As humans, we tend to become comfortable doing something and like to do it the same way over and over again. It’s easy for our brain to become more “automatic” so we don’t have to think as much about each specific task. But for some things, as they have become more and more automatic, we may have forgotten about the original purpose for doing them in the first place.
I would contend that giving letter grades to students is one of these “things.” It has become automatic—so automatic that most educators don’t really stop to think much about the original purpose behind giving them.
Why Do We Grade?
I would guess that if we were to survey most teachers asking why we have grades, we would find a few different answers. Some teachers would report that grades provide feedback to the students on their learning. Others may state that grades allow us to know the concepts that students have mastered and those they have not. Some might say the grades are primarily for communicating progress both to students and parents. And finally, in the most basic sense, some may say that grades indicate proficiency, which then in turn allows us to know who has learned the skills to move to the next level.
All of these answers sound reasonable and logical, so which is the “right” answer? Is one of these answers better than the others, or do all apply in some manner?

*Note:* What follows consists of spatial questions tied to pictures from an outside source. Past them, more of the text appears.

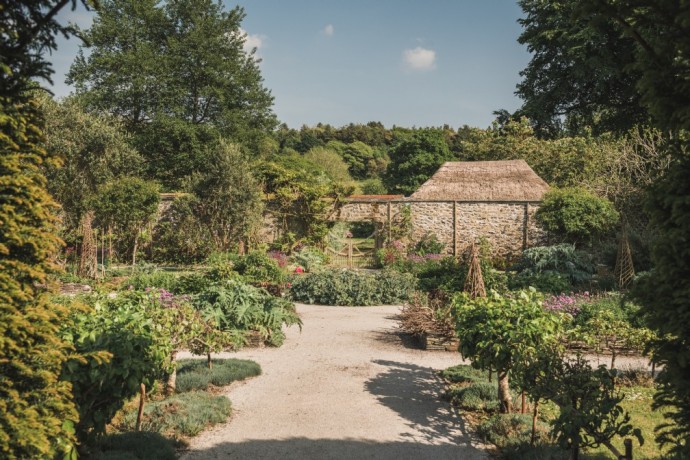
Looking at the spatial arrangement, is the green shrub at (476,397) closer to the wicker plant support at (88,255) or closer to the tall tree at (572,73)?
the tall tree at (572,73)

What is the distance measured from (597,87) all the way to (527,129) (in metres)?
15.0

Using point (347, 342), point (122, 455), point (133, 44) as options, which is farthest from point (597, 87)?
point (133, 44)

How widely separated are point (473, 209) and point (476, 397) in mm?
14145

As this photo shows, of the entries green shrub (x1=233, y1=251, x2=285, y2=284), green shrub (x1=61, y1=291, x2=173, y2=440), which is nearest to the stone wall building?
green shrub (x1=233, y1=251, x2=285, y2=284)

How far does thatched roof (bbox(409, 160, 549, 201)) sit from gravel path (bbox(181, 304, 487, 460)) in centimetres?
1243

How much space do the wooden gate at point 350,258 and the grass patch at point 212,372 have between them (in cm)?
1129

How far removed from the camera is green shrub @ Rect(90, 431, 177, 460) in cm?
403

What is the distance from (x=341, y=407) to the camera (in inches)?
233

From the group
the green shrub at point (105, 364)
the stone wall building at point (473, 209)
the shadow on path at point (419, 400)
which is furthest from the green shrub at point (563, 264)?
the green shrub at point (105, 364)

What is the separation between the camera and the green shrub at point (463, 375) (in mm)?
6719

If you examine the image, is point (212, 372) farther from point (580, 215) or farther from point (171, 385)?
point (580, 215)

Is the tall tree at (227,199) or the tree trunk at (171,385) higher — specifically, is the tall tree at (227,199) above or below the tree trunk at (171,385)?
above

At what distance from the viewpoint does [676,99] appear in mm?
2705

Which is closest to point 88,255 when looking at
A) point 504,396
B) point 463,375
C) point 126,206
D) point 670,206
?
point 126,206
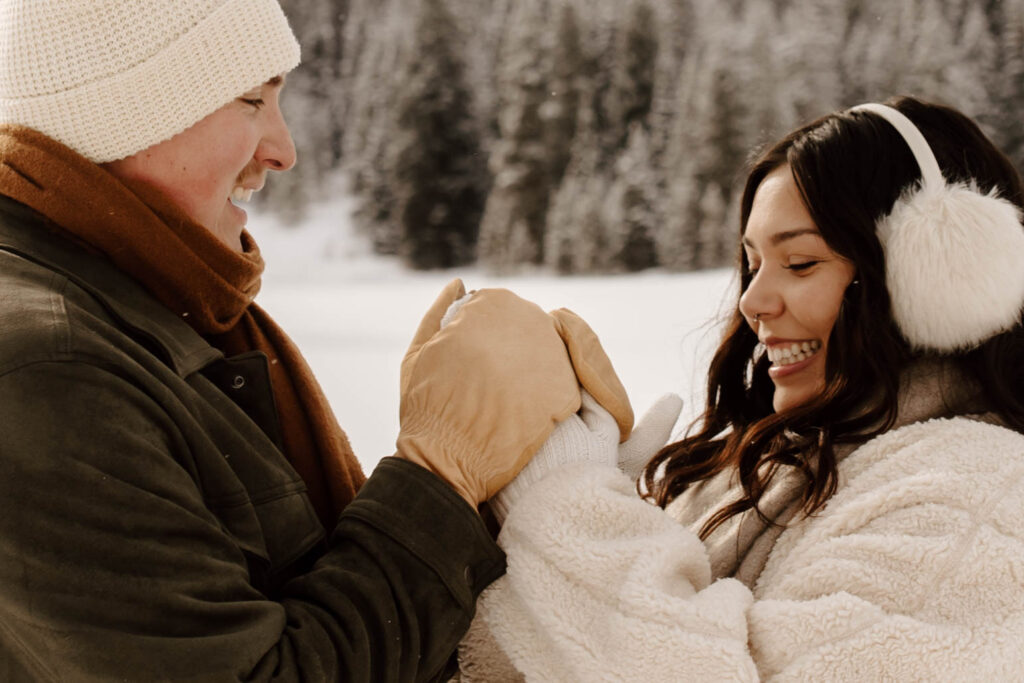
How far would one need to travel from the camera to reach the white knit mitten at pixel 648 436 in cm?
157

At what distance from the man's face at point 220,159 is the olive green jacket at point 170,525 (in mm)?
164

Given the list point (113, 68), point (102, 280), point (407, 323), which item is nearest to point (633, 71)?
point (407, 323)

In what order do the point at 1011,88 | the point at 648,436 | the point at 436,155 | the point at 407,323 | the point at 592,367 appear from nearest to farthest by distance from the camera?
the point at 592,367 < the point at 648,436 < the point at 407,323 < the point at 1011,88 < the point at 436,155

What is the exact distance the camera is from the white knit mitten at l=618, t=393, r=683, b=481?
1.57m

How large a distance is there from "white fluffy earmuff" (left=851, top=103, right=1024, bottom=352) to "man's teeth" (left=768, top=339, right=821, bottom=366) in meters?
0.19

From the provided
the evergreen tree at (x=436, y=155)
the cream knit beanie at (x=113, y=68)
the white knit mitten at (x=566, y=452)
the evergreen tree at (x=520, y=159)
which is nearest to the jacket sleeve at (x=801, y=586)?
the white knit mitten at (x=566, y=452)

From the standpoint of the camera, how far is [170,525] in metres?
0.90

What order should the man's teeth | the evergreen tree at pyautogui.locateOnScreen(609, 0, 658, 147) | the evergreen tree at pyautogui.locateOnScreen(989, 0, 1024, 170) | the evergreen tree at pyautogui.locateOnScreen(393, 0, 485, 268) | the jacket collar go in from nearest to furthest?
the jacket collar
the man's teeth
the evergreen tree at pyautogui.locateOnScreen(989, 0, 1024, 170)
the evergreen tree at pyautogui.locateOnScreen(609, 0, 658, 147)
the evergreen tree at pyautogui.locateOnScreen(393, 0, 485, 268)

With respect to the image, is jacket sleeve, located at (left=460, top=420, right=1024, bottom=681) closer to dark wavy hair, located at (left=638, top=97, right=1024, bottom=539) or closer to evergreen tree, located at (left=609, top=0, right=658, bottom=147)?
dark wavy hair, located at (left=638, top=97, right=1024, bottom=539)

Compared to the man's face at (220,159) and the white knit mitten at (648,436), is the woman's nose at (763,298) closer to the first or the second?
the white knit mitten at (648,436)

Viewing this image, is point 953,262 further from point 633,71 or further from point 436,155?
point 436,155

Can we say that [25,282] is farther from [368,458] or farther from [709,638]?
[368,458]

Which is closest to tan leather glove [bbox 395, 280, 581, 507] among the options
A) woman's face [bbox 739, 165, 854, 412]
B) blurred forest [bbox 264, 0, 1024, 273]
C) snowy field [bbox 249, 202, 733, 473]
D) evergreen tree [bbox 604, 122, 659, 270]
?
woman's face [bbox 739, 165, 854, 412]

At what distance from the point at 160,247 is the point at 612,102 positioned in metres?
15.6
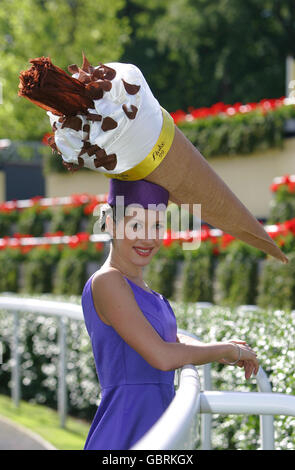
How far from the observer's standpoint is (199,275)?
25.4 ft

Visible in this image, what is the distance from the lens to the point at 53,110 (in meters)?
2.18

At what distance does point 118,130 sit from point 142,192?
0.83 feet

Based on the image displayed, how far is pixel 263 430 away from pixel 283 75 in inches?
1135

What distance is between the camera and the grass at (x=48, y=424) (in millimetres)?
5480

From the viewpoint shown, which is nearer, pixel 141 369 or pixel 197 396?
pixel 197 396

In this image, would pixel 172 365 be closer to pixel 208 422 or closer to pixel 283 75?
pixel 208 422

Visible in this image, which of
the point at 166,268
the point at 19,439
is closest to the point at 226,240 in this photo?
the point at 166,268

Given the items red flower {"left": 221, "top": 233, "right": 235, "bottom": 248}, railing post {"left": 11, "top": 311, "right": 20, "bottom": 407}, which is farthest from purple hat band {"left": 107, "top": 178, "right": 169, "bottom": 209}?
red flower {"left": 221, "top": 233, "right": 235, "bottom": 248}

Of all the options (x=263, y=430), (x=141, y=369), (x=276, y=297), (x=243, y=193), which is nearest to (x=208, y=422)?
(x=263, y=430)

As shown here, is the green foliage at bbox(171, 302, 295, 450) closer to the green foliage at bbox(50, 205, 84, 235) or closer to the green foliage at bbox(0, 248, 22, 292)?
the green foliage at bbox(50, 205, 84, 235)

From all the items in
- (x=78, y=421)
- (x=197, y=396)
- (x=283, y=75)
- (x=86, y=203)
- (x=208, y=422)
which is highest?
(x=283, y=75)

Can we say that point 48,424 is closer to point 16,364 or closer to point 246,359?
point 16,364

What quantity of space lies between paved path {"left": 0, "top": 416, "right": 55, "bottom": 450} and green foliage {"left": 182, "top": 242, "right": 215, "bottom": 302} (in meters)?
2.66

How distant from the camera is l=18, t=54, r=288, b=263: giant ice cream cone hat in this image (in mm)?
2072
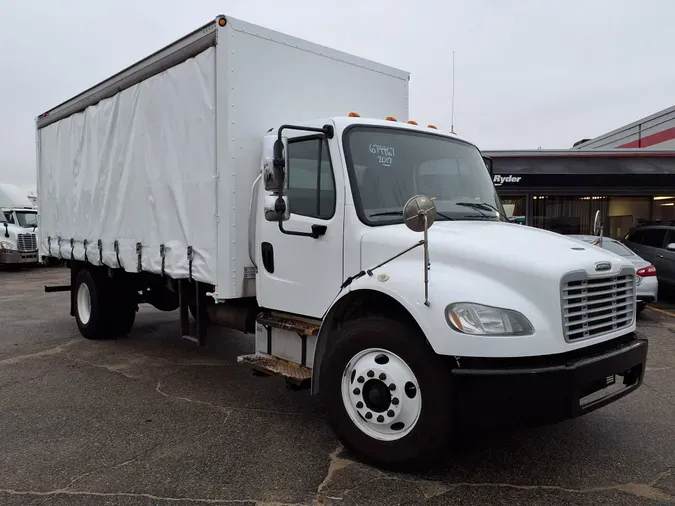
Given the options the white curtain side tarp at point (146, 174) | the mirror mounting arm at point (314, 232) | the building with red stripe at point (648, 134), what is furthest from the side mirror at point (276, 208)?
the building with red stripe at point (648, 134)

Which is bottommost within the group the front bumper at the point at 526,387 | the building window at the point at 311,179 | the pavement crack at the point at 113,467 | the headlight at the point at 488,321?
the pavement crack at the point at 113,467

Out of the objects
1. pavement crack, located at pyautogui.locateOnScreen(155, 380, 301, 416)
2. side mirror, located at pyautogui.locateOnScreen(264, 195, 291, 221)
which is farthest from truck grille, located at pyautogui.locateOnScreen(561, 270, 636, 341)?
pavement crack, located at pyautogui.locateOnScreen(155, 380, 301, 416)

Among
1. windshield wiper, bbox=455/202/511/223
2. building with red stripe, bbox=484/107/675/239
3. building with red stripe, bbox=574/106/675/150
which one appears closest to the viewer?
windshield wiper, bbox=455/202/511/223

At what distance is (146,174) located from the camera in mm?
6125

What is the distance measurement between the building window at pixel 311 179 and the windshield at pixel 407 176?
0.67 ft

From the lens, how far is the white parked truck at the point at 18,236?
19.5 meters

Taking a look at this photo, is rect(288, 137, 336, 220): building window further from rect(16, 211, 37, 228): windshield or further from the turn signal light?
rect(16, 211, 37, 228): windshield

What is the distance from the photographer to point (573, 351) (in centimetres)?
348

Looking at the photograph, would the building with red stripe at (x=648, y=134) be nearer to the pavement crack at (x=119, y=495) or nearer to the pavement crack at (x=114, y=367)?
the pavement crack at (x=114, y=367)

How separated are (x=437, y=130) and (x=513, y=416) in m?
2.66

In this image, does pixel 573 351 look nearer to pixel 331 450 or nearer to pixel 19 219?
pixel 331 450

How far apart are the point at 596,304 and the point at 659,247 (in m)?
9.79

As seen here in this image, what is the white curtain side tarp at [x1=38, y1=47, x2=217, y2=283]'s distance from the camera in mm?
5133

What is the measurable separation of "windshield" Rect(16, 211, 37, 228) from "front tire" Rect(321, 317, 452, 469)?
21058mm
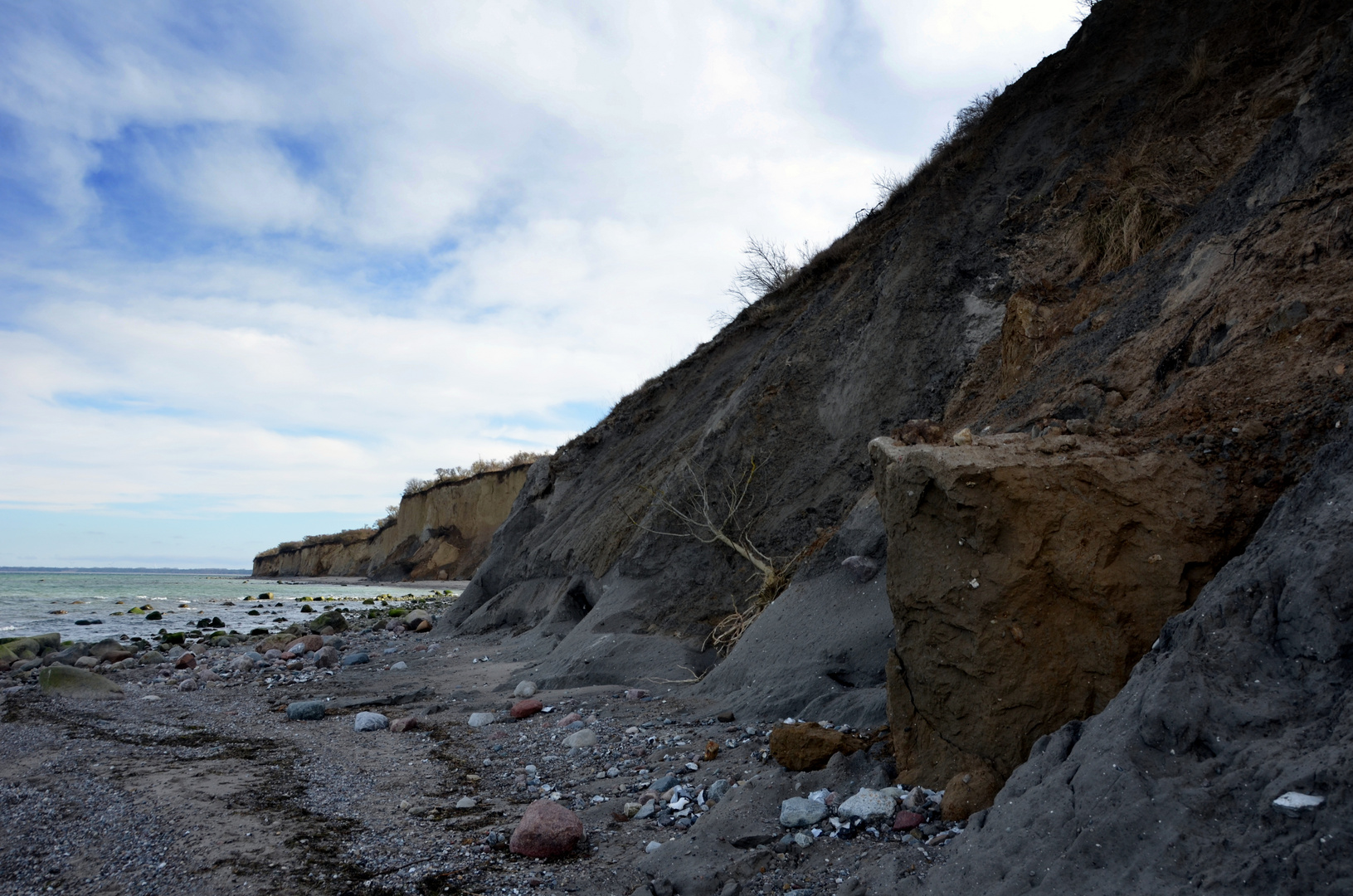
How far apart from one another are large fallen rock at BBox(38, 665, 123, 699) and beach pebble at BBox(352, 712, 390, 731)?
3348 mm

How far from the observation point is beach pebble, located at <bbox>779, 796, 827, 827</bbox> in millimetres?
3297

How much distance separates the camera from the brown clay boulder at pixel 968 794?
3.05 metres

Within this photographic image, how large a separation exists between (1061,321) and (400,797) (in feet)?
20.8

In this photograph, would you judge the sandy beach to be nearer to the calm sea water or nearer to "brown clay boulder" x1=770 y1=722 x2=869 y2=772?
"brown clay boulder" x1=770 y1=722 x2=869 y2=772

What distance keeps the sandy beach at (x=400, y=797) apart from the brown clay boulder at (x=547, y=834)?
50mm

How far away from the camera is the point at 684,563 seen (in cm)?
848

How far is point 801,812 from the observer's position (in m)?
3.33

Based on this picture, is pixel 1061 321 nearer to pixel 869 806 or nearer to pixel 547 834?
pixel 869 806

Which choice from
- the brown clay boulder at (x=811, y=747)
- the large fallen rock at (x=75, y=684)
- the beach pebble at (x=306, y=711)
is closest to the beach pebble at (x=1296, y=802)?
the brown clay boulder at (x=811, y=747)

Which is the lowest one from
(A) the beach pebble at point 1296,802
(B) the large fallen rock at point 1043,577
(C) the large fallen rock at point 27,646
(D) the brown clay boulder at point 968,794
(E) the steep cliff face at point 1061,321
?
(C) the large fallen rock at point 27,646

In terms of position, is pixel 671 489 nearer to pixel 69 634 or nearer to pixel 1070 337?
pixel 1070 337

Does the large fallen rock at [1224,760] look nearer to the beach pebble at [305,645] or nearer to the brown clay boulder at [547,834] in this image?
the brown clay boulder at [547,834]

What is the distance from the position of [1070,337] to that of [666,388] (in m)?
9.06

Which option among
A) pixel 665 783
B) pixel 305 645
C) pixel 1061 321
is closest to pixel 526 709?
pixel 665 783
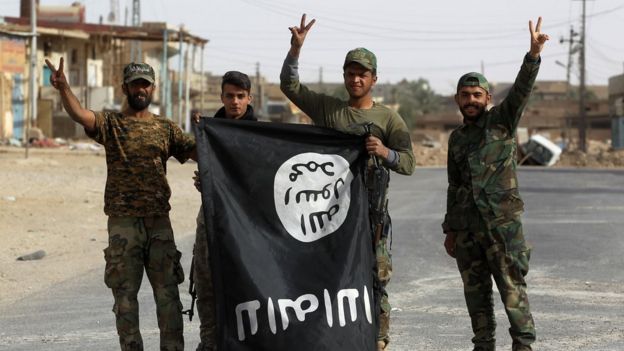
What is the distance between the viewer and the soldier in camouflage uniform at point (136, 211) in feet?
22.4

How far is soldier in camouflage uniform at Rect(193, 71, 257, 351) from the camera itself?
22.6 ft

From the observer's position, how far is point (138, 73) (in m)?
6.79

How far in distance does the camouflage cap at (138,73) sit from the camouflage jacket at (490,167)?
5.88ft

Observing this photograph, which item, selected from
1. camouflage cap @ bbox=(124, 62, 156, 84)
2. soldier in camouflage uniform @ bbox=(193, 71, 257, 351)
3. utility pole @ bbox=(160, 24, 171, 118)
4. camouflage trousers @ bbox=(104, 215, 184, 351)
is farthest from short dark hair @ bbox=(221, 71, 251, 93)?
utility pole @ bbox=(160, 24, 171, 118)

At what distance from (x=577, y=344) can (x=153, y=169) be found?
10.9 feet

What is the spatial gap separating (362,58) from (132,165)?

I’m not sure I have the answer to those questions, but I do think that the way in which teachers answer this question reflects a philosophy. This philosophy leads them to grade a certain way. Believe it or not, across most schools of all levels, teachers’ philosophies and practice of grading varies to a wide degree. This variance comes from the belief of what a “grade” actually means.
Creating a Meaningful Grading System
How then do we go about settling on a “best” philosophy or methodology for documenting student grades? Again, I don’t know that I have the answers, but I think by reflecting on a few questions about our practices, we can make better decisions about grades for students:
Question #1: What requirements are there for grading?
These could come from the building, the district, or even from the state level, but this is really one of the first considerations that we need to make. If we have a high school grading scale that everyone adheres to, there probably isn’t an opportunity to make adjustments at the classroom level. The same is true of GPA scale, weightings, standards-based grading, and other variables. Teachers must work within the confines of these limitations. No matter how progressive the teacher may wish to be, these expectations come first in the grading process.
Question #2: What matters most?
After the teacher knows the requirements from the top, this is the most critical question. Teachers know what matters most and should realize that whatever this is needs to be assessed. Grades drive behavior for a number of our students—not all of them, but most of them. What we grade is what “matters” many to them, so we must make sure that the things we are grading matter. Some teachers get annoyed at the question, “Is this for a grade?” But this question really gets to the heart of this point. Kids ask us this because they believe that things that are graded matter more than things that aren’t. Essentially, they are asking us, “How hard do I really need to work on this?” The teacher should know the answer to that before creating the assignment—as a teacher, make sure that you do.
Question #3: What role does feedback, progress, or communication play in grading in your classroom?
Teachers may not have thought about this much (see paragraph one of this article). Each of these are different objectives to grading. They are not exclusive, in that there could be more than one reason for grading and reporting grades. Feedback with grading is critical. By giving percentages and letter grades, we often shoot ourselves in the foot. Students latch on to a 93% and move on knowing they got an A. This isn’t a good way to provide feedback in that the student probably didn’t think much about the 7% they missed on the assignment.
Documenting and communicating progress is another noble goal for grading. Do students see grades as progress? Do they feel like a grade documents their progress toward learning a goal, or is it a final verdict on how they performed? An interesting thing to think about from the student’s view point.
Finally, grades are a great communication tool, but we need to think deeply about what we are communicating through the grade. If a parent sees a student with four As and two Bs, what do they think the Bs communicate? What about the As? The message received by the parent could be very different than the message trying to be sent by the teacher (whatever that may be).
These three questions are an attempt for teachers to reflect on current thinking and practices. Think about why we grade and what it means, and make sure that the time we spend doing so actually achieves the goals that we are after.